Las exigencias de visas a los venezolanos para ingresar a distintos países de América Latina contradice lo que ha sido la tradicional posición venezolana en materia de solidaridad internacional. A ello se suman las imágenes que se difunden en las redes que demuestran la cruel persecución contra quienes han tenido que salir de su país por las políticas de la revolución bolivariana.

Este cuadro de intolerancia merece recordar algunos episodios de nuestra historia que evidencian la conducta de Venezuela en materia de solidaridad con quienes han padecido de crisis –de distinta naturaleza– en sus respectivos países. Los chilenos, peruanos, ecuatorianos, dominicanos y colombianos, entre otros, fueron recibidos sin vacilar en nuestro país. De las islas del Caribe venían, incluso, a aprovechar los servicios médicos que Venezuela brindaba en la época de la democracia. Todos ellos ocuparon espacios en Venezuela y no fueron objeto de persecución ni de discriminación. El apoyo venezolano tuvo, en este último caso, una carga de generosidad humana.

En relación con lo anterior hay que recordar dos episodios relevantes. El primero se refiere a las gestiones del canciller del gobierno de Carlos Andrés Pérez ante el régimen chileno en 1976 para solicitar la liberación de un grupo de presos políticos, víctimas de la dictadura.

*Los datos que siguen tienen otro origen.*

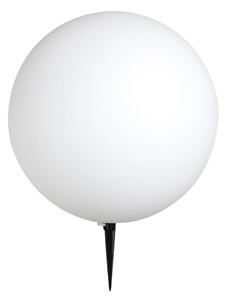 Globo 31775 - Lampada da esterno TOULA 1xE27/30W/230V diam. 30 cm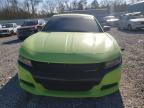2019 Dodge Charger Sxt იყიდება Augusta-ში, GA - Front End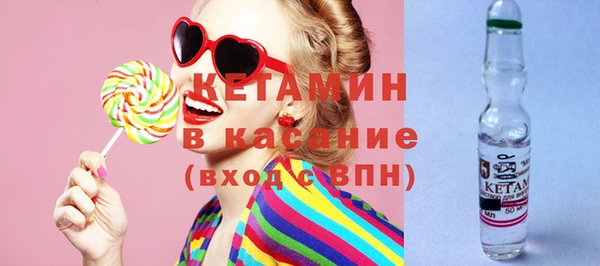 твердый Зерноград
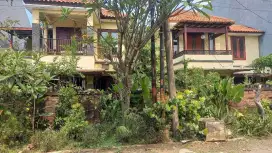 Rumah di daerah Penjaringan Sari, Rungkut STRATEGIS
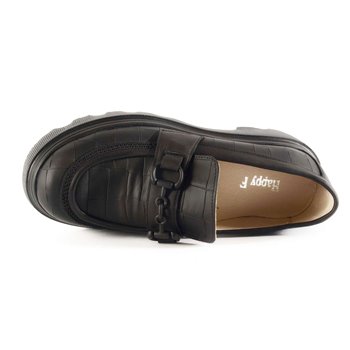 Туфлі жіночі 23207-807-20 HAPPY FAMILY фото - Mercury-shoes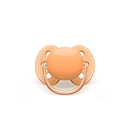CHUPETE ULTRA SOFT SCF091/03 AVENT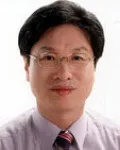 정당인인 김봉구의 대표 이미지
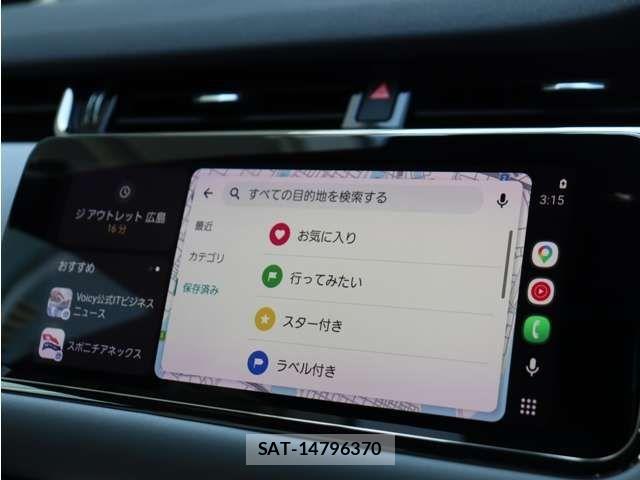 ROVER RANGE ROVER 2019-06 6614582-17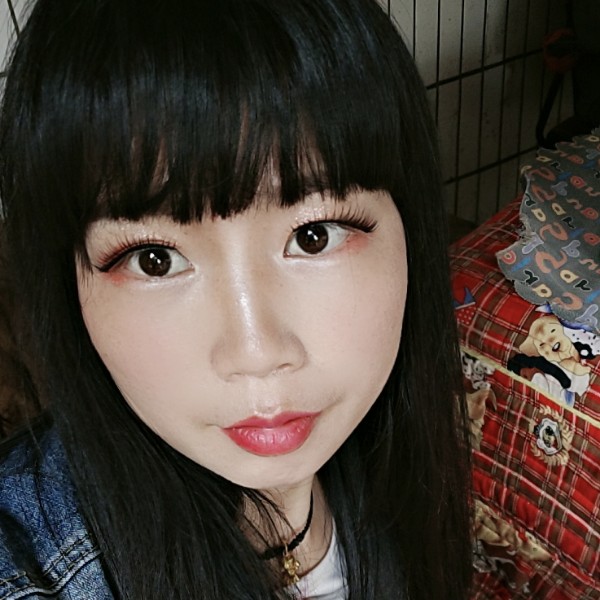 往事优美的照片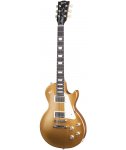 Gibson Les Paul Tribute 2017 T Satin Gold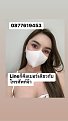 Click image for larger version

Name:	E6AB911C-8AC4-4BCF-8DDF-8FB4F3C59242.jpg
Views:	2514
Size:	213.3 KB
ID:	912646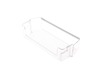 17629873-3-S-Frigidaire-5304536374-1-Gallon Door Bin Assembly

Según relata Ramón Escovar Salom, Augusto Pinochet se mostró respetuoso y ante el pedimento que le fue presentado, contestó: “Dígale al señor presidente de Venezuela que consideraré todo esto con interés” (Memorias de ida y vuelta). De inmediato, el canciller venezolano solicita la libertad de Luis Corvalan, a la sazón secretario general del Partido Comunista chileno, aclarando que se trata de una gestión pedida por Nikolái Podgorni, entonces presidente de la Unión Soviética. El dictador con sorpresa responde: “¿Usted sabe que ese hombre me quería matar y tenía un plan para asesinarme?”

No obstante, y a pesar de esta primera y aparente negativa, la solicitud y gestiones del canciller venezolano lograron su cometido, pues “la mayoría de los incluidos en la lista fueron puestos en libertad y Corvalan meses después salió para el exilio”, sigue relatando Escovar Salom. Lo reseñado debe ser recordado porque demuestra una posición clara de Venezuela en lo que atañe a la necesaria solidaridad política y humana que merecen las víctimas de crisis políticas. Chile es un país democrático y civilizado y por eso esperamos que las autoridades garanticen el buen trato de los venezolanos de la diáspora, sean perseguidos políticos o no.

El segundo hecho que hay que recordar es el papel desempeñado por Venezuela en el traslado de la administración del canal de Panamá a los panameños. Carlos Andrés Pérez junto con Alfonso López Michelsen, Daniel Oduber y José López Portillo, presidentes de Colombia, Costa Rica y México respectivamente, integraron un grupo de apoyo para respaldar a Panamá. Desde el gobierno de Estados Unidos, el presidente Jimmy Carter tuvo la voluntad política de culminar el tratado, que fue un logro para Panamá. La solidaridad venezolana estuvo nuevamente presente.

El papel de Venezuela debe ser recordado por quienes ahora en Panamá se muestran intolerantes y agresivos con los venezolanos, que han tenido que salir de la devastación producida por las políticas revolucionarias. Esto está reñido con lo que ha sido la tradicional conducta venezolana con Panamá.

A diferencia de los casos señalados, hay otros países que nos han tendido su mano solidaria. Estados Unidos, España, Colombia y Argentina (ojalá esto no cambie con la llegada del peronismo al poder) han apoyado a los migrantes venezolanos. Todo esto hay que recordarlo porque los venezolanos merecemos un mejor trato: el mismo que hemos dado a quienes han necesitado de nuestro apoyo.

La solución de raíz para terminar con la diáspora y con la constante violación de los derechos humanos de los venezolanos es la unidad de la oposición que permita una solución política que abra las puertas de la libertad. Solo así regresarán quienes se han visto forzados a dejar su país, a sus familias, a sus amigos y a sus recuerdos.